Eventually, it went like this:

Days and hours and moments would pass, all along the shore with an additional ecstatic energy in between plastic lawn chairs that was ultimately sated in tactile currency between new skin and exploration. Between shivering and moss-toeing and half a leg hanging off the fold out bed in the main room, Harry found himself thinking about what pinches were keeping Louis here, what black holes of soot and thought could be holding him, his center cemented on the dark cabin floor instead of sprawled out in the house he had somehow inherited.

He preferred the cabin, Louis said. It was closer to the ground. Less groomed.

Louis never left at the end of the day. They would find themselves draped over each other on the old couch after reading and too much wine.

Harry didn’t bring it up. Why would he? The urge to touch overtook curiosity.

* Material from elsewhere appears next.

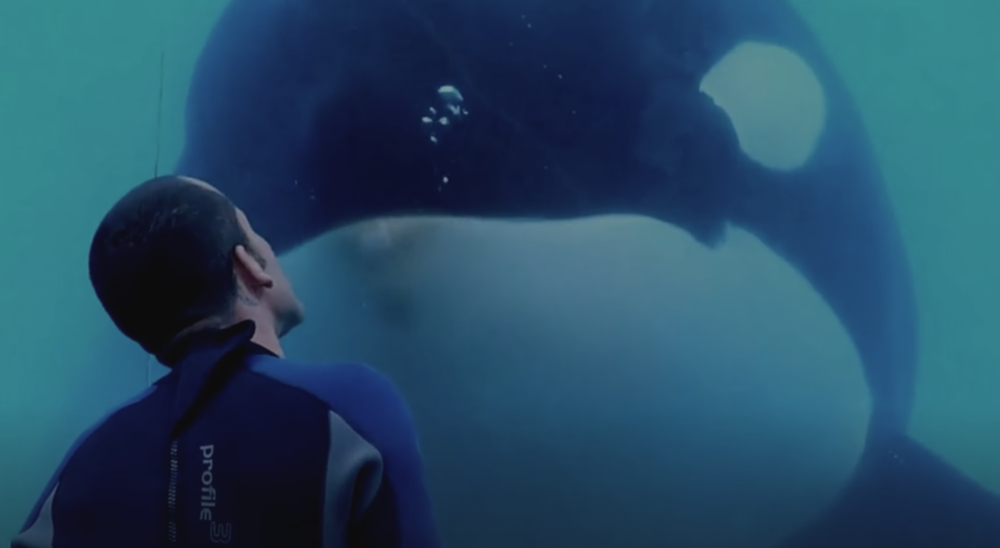 "Screenshot from the official trailer to ""Blackfish""."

They did fewer things. Days unfolded upon them with layers of different light indicating where they had gone. A particular morning might sneak up on him, peek over the far side of the lake like a clown trying for stale surprise, orioles and chickadees already chorusing. He’d turn his head and sniff a noseful of hair that smelled like strawberries and smoke, one leg hanging off the old bed onto the floor, the other stretched as far as it would possibly go into the opposite corner. Sheets bound him in place, as did an arm around his waist; curled digits danced against his bare hip in delicate sleep. And he’d stay right where he was, without rush.

The thing was, Harry didn’t miss anyone. What he’d called homesickness before turned out to be a sense of not needing to be anywhere else: an acceptance of eternity, that it would be okay forever as long as Louis was there. That his need to get back to the lake was, in fact, a need to get back to Louis. They spent hours poured over chairs on the stone porch like liquids congealed into a lazy position.

The greatest luxury, in this new part of their lives, should have been _time_. It stretched at varied intervals with no attention to what the real world might find convenient. Hours yawned like horses’ mouths, stretching backwards in the effort of seconds. Except that Harry couldn’t help feeling like he’d missed out, somehow. That he needed to _hurry_. They’d been denied their formative horny years. Something had to give.

It was usually the fold-out couch bed. The best thing about fucking in the main room of the cabin was the massive window with its picturesque perfection, lolling peacefully unawares at making the entire lake a viewing host to their sexual proclivities. The cove was fairly deserted, especially during the week, the lakeside path having been mostly abandoned for private property signs. Still, Harry found it amusing, and even a little exciting, to expose themselves like that. “The chipmunks are getting boners,” Louis would quip between breaths. “We’re the best porn channel those great blue herons have ever had.” Harry would roll his eyes fondly and kiss his mouth to shut him up, then kiss lower, kiss wherever he could.

 

For Harry, there was almost too much to love about having the cabin to himself, not the least of which was how often he could suck Louis off in the most creative places possible. Harry was determined to be as enthusiastic now as they couldn’t be as teenagers, and every place that had played a part in his memories was a chance to be dirty. The tiny bathroom barely allowed for one person, but that didn’t stop Harry from dragging Louis into the bathtub with him in the morning and getting creative with the detachable shower head. On good days neither of them knocked their head against the wall. It was difficult to concentrate on getting clean. It had been close to five years, after all.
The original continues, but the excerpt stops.